● SHORT TASK: Can you rewrite the entries from the line containing "Vertically, where is" through the end, replacing "bottommost" with "lowest" and leaving everything else unchanged?

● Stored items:
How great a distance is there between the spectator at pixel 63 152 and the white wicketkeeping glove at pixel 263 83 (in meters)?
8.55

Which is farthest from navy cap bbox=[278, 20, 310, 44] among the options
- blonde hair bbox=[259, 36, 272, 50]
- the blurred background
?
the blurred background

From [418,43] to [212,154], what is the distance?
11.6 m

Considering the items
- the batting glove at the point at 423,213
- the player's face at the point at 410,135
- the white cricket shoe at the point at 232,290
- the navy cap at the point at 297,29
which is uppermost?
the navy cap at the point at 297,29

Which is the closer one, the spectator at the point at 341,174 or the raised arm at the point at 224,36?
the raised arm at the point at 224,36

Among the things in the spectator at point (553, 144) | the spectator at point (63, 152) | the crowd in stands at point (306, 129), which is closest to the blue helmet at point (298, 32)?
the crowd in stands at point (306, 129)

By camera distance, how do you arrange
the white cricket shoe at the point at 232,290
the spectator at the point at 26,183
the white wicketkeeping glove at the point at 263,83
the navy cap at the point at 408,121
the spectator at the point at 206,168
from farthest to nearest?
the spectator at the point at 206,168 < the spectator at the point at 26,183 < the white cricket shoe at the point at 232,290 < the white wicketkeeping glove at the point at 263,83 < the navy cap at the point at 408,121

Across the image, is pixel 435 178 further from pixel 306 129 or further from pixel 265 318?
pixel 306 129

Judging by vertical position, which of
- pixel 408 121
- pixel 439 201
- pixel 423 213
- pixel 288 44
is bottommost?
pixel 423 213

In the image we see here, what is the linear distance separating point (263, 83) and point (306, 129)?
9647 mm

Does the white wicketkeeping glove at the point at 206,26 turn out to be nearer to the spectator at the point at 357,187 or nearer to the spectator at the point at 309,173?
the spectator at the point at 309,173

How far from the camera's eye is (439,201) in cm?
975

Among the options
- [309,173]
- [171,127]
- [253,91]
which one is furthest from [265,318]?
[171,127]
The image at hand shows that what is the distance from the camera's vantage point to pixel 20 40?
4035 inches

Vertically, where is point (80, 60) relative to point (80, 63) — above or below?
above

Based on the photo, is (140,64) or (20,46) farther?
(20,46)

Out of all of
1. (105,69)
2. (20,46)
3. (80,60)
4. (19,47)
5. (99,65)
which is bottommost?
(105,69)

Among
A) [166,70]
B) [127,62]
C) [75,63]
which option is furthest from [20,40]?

● THE REPLY:
Vertically, where is point (80, 60) relative to point (80, 63) — above or below?
above

Based on the photo, is (140,64) or (20,46) farther?
(20,46)

Out of all of
1. (105,69)
2. (20,46)
3. (80,60)
4. (19,47)
5. (99,65)
which is lowest?
(105,69)

Among
A) [166,70]
B) [127,62]
C) [75,63]
which option is furthest from [20,40]?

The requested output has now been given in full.